I’m fine with designers performing that legwork and fleshing out those details; but there’s also a point where there needs to be a working process that is able to take the actual feedback, distill it, and make actual changes (compromises). If the feedback is full of noise (which is often the case), that is where communication is the key. And that has always been an issue with Team 3 (more so after the whole Jay Wilson thing with David Brevik and after former Blizzard community manager Micah “Bashiok” Whipple’s sarcastic “aren’t you thankful” comment which drew a lot of backlash) where internally, the player feedback was probably looked at as “toxic sludge”. To be fair, this is also not unique to Blizzard. It’s a game industry issue (lot of these folks have chips on their shoulders and believe everyone else doesn’t know what they are talking about).
So I believe we’re just at this stage where the internal changes at Blizzard will continue as some of their teams continue to operate in their bubble and push out products that while good, will also miss the mark with their core demographic. That’s why there were issues with Battle for Azeroth and this negative reaction to Diablo: Immortal (or more so, it being the major Diablo focus at BlizzCon with absolutely nothing new on the PC side; a theme dating back to BlizzCon 2015). This is Blizzard with all of their resources…. which as I mentioned before, compare to Echtra which was formed after Max Schaefer quietly left Runic in 2016, and managed to silently put together a team filled with so much ARPG braintrust, to then out of the blue, announce Torchlight Frontiers back in August. We already knew Blizzard has been working on this “unannounced Diablo project” based on job postings that began in 2015. It’s not like a small teaser wouldn’t have gone over poorly.
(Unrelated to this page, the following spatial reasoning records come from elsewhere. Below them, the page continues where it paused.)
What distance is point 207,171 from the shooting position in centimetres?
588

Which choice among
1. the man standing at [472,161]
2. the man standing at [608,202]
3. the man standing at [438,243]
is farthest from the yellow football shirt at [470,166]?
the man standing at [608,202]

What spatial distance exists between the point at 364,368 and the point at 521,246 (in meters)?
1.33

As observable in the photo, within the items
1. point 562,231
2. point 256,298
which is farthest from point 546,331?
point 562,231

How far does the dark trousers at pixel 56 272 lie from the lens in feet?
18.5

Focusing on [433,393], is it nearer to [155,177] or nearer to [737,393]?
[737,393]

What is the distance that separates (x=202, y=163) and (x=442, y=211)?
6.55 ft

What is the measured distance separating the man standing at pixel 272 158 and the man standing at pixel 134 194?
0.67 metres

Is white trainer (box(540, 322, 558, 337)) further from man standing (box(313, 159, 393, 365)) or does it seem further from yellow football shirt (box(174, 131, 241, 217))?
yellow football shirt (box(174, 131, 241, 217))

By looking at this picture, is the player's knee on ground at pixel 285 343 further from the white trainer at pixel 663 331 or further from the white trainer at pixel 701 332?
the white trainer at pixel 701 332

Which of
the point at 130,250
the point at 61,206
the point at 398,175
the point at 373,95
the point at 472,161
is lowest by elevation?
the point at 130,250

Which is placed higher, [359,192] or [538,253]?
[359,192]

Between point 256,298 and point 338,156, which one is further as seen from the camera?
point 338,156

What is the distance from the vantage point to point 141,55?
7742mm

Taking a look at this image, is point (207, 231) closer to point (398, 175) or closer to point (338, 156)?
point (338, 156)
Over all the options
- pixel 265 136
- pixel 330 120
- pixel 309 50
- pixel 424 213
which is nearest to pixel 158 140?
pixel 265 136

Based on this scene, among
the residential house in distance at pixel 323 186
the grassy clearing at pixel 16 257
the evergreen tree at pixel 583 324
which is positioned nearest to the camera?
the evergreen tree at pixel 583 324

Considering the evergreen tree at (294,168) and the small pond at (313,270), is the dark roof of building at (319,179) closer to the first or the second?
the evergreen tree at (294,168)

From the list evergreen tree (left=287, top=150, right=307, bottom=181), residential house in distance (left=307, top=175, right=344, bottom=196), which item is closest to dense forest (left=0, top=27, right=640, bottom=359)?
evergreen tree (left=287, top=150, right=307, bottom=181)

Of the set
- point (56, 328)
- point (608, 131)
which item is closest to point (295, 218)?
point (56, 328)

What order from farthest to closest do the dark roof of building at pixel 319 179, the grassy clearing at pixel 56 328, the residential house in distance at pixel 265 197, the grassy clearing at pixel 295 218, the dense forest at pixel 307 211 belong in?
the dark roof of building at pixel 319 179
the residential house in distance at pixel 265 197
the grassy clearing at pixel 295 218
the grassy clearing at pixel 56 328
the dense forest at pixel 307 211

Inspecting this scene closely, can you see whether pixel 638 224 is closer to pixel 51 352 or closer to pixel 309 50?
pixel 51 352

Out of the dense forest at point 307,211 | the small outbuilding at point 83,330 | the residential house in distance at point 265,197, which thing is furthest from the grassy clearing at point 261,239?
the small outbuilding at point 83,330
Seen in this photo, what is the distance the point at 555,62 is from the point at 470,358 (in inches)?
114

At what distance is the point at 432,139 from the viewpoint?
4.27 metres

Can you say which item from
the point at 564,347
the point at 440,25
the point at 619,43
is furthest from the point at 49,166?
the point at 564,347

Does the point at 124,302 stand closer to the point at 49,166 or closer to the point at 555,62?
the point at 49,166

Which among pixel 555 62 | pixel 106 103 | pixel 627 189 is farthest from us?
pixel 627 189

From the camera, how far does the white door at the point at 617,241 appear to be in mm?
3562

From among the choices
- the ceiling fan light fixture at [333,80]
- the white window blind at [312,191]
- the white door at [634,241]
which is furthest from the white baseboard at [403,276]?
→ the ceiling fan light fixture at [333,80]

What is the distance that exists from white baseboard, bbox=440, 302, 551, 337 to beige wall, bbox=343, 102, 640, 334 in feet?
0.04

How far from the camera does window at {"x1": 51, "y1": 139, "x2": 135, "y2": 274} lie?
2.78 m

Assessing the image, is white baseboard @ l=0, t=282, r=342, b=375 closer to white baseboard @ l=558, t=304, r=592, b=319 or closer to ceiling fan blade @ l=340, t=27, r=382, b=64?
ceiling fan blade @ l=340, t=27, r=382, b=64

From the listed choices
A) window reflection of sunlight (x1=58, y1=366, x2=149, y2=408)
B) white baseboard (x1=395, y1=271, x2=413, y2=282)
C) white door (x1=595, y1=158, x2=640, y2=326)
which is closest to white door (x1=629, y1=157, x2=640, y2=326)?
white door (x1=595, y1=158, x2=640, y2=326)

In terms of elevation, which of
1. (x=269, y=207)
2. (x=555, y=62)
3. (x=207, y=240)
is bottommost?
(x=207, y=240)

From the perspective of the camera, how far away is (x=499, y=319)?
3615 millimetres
My point is that they haven’t managed expectations well at all. Normally there is a chain of command in that area starting with the executive producer and that is part of the problem. Blizzard is trying to keep those folks hidden from view (so we don’t know who the producer or even the new game director is). They are trying to handle all of this through community management and the results are what they are today (unfortunately) with the poor reception of this mobile version.